Ordinance limits time boats can anchor in Miami Beach, a popular jumping-off point to the Bahamas
By Melanie Neale
Miami long has been a jumping-off point for cruisers bound for the Bahamas and the Caribbean, and each cruising season the anchorages in Miami Beach fill with boats waiting for weather to cross the Gulf Stream. This spring, however, an ordinance went into effect that limits the amount of time boats can anchor in the waters of Miami Beach.
Under the ordinance, boats are only allowed to anchor for seven days within a 30-day period. If a boat is anchored for more than seven days, whether consecutive or not, it is considered retired from navigation. The marine patrol will be authorized to tow and store the boat, a lien will be placed on it for the cost of towing and storage, and the owner will be required to pay to retrieve the vessel.
Approved May 18 upon its second reading, the ordinance states that boats anchored in the waters of Miami Beach “have had and have a deleterious effect upon the health, safety and welfare of the residents of the city.” It lists discharge of waste, aesthetic pollution and invasion of homeowners’ privacy as reasons for this, and states that the boats anchored in this area adversely affect the quality of life of the residents of Miami Beach.
Richard Blackford, vice president of the Seven Seas Cruising Association (www.ssca.org), says his group views Miami Beach and Miami as the most important anchorage areas in Florida for boats crossing to the Bahamas and farther. “It’s at the end of the line,” says the former Coast Guardsman and longtime cruiser. “Where else can people wait safely for weather and prepare for the crossing?”
The area affected is the stretch of water within the Miami Beach jurisdiction, including the anchorages around Palm, Hibiscus and Star islands, the Venetian Islands, and the anchorages on both sides of the East Venetian Causeway. The popular anchorage off the Miami Yacht Club is just west of the line and won’t be regulated, but it was quickly filling up as people moved away from Miami Beach.
Many boats can’t anchor north of Miami or Miami Beach due to the Julia Tuttle Causeway, which has a vertical clearance of 56 feet, making the anchorages around Miami Beach the only option for boats with taller masts.
A possible compromise would be for the city to put in a mooring field similar to the one in Vero Beach, with dinghy docks and facilities ashore for cruisers.
Some waterfront residents see the boaters as a threat to their privacy and their pocketbooks.

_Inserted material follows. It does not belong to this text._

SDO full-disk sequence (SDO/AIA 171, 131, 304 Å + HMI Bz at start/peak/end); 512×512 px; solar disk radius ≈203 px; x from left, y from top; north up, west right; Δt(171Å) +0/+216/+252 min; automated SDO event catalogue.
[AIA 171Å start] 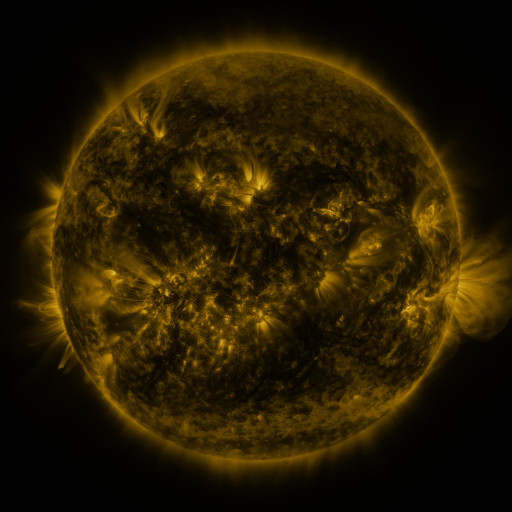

Mark Gold of Rivo Alto Island stated in a letter to Miami Beach mayor David Dermer that liveaboards “obtain the benefits of living in our fine city without paying a cent in taxes, while the waterfront residents, whose tax base is millions, have a transient campground in their back yard.”
Cruisers Peter and Linda Young have anchored their 44-foot sailboat off the Venetian Islands on and off this winter and spring, and use Miami Beach as a jumping-off point for the Bahamas. “We go ashore about every other day and spend money in the city,” says Peter Young. “We recently spent over $6,500 rerigging the boat.”
They, as well as other cruisers, use the dinghy docking facilities along the canal just south of the East Venetian Causeway and at the public ramp by the Sunset Harbor Marina. This area is close to Publix, where many cruisers provision for long passages.
The city estimates that the project will cost $1.128 million in the first year and $617,250 in the second to implement, which includes the cost of two new marine patrol boats, two new full-time city employees, signs, and maintenance costs. A fiscal impact report generated by the city states that approximately 70 boats would need to be impounded and stored within the first year of the program to recoup costs.